**Brief**
Return every line of the data that contains the string "delete".

**Record extracts**
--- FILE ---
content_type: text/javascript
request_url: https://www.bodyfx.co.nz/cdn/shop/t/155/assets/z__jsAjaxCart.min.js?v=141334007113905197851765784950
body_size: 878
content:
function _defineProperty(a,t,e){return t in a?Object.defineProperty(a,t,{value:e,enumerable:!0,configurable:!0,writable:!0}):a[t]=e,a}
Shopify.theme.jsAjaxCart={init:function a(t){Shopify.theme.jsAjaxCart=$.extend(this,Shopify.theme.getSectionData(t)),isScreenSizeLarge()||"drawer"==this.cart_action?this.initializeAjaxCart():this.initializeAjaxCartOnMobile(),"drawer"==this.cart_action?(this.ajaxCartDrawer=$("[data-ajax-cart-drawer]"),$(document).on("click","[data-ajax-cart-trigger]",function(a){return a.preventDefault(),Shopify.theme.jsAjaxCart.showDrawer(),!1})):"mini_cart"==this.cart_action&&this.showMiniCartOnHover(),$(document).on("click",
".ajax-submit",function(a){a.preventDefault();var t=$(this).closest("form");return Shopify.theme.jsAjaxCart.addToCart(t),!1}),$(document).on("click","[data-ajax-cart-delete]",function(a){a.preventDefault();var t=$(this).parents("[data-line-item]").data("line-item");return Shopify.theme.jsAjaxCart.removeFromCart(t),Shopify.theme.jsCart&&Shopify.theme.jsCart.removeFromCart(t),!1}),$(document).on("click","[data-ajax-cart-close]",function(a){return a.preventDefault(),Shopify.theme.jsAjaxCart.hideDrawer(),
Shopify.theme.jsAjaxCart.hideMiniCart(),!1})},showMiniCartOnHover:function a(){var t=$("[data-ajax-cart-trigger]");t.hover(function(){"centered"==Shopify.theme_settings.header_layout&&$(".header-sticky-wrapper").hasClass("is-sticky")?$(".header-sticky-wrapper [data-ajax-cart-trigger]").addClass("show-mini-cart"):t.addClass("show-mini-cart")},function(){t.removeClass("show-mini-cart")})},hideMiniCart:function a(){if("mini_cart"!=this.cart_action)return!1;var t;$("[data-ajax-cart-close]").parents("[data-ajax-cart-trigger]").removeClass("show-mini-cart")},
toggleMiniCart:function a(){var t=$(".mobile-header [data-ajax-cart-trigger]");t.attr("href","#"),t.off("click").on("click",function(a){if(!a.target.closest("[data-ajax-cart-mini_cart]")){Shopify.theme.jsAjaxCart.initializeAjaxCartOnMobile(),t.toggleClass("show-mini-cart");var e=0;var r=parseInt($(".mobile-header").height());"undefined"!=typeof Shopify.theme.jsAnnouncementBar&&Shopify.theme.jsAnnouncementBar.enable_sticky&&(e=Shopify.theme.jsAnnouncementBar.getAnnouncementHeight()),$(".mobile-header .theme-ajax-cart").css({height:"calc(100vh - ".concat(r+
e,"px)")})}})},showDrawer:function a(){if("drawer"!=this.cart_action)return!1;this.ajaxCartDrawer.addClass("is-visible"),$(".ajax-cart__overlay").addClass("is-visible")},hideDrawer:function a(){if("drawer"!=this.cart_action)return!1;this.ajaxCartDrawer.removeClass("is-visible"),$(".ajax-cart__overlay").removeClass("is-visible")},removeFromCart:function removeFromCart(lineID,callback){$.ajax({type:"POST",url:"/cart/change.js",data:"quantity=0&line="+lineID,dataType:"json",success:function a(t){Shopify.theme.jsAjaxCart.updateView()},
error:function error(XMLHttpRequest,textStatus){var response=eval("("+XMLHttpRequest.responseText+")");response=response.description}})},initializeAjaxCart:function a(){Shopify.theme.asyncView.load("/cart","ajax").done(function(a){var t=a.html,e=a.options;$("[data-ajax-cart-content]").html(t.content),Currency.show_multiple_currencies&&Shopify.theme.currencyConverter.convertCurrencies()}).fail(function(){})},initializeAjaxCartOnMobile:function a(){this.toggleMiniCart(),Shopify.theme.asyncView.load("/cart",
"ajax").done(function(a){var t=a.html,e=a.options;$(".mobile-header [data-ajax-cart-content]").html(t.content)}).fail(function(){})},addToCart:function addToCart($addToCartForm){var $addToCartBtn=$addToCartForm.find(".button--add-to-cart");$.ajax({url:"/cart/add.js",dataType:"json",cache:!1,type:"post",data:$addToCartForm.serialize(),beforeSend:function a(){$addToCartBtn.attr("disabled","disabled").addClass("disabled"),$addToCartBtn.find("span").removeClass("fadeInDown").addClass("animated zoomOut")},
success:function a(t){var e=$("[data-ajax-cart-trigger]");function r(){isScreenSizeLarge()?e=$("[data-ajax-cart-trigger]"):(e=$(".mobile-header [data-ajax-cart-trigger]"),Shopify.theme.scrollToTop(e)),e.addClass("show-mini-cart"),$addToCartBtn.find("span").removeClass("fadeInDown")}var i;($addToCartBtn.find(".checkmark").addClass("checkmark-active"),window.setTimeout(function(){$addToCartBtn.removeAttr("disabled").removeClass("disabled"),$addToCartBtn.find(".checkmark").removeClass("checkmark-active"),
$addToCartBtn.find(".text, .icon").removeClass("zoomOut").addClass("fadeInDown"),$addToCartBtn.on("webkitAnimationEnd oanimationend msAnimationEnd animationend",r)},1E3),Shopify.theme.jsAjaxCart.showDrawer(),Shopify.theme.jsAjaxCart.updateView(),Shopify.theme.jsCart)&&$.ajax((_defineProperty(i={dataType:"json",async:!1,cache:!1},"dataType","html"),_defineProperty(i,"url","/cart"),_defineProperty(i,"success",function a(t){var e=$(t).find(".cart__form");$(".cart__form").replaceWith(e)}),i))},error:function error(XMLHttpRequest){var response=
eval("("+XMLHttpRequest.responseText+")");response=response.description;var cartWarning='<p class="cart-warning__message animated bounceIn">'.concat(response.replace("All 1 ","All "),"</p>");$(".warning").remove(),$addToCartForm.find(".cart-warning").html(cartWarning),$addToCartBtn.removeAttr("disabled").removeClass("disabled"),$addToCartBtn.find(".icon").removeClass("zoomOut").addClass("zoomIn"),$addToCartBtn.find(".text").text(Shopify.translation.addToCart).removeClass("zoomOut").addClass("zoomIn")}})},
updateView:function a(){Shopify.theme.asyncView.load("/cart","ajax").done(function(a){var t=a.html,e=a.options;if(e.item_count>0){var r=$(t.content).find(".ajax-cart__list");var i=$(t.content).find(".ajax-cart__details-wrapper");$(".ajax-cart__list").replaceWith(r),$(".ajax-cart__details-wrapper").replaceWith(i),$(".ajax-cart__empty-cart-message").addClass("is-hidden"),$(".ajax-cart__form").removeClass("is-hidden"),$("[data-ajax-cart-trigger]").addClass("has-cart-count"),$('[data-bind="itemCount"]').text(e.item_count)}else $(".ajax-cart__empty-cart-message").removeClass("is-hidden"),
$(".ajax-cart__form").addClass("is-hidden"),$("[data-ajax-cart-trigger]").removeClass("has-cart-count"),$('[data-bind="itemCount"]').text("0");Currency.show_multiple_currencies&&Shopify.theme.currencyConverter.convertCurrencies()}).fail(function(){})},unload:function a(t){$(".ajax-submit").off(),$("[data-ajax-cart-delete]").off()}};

**Completed exercise**
".ajax-submit",function(a){a.preventDefault();var t=$(this).closest("form");return Shopify.theme.jsAjaxCart.addToCart(t),!1}),$(document).on("click","[data-ajax-cart-delete]",function(a){a.preventDefault();var t=$(this).parents("[data-line-item]").data("line-item");return Shopify.theme.jsAjaxCart.removeFromCart(t),Shopify.theme.jsCart&&Shopify.theme.jsCart.removeFromCart(t),!1}),$(document).on("click","[data-ajax-cart-close]",function(a){return a.preventDefault(),Shopify.theme.jsAjaxCart.hideDrawer(),
$(".ajax-cart__form").addClass("is-hidden"),$("[data-ajax-cart-trigger]").removeClass("has-cart-count"),$('[data-bind="itemCount"]').text("0");Currency.show_multiple_currencies&&Shopify.theme.currencyConverter.convertCurrencies()}).fail(function(){})},unload:function a(t){$(".ajax-submit").off(),$("[data-ajax-cart-delete]").off()}};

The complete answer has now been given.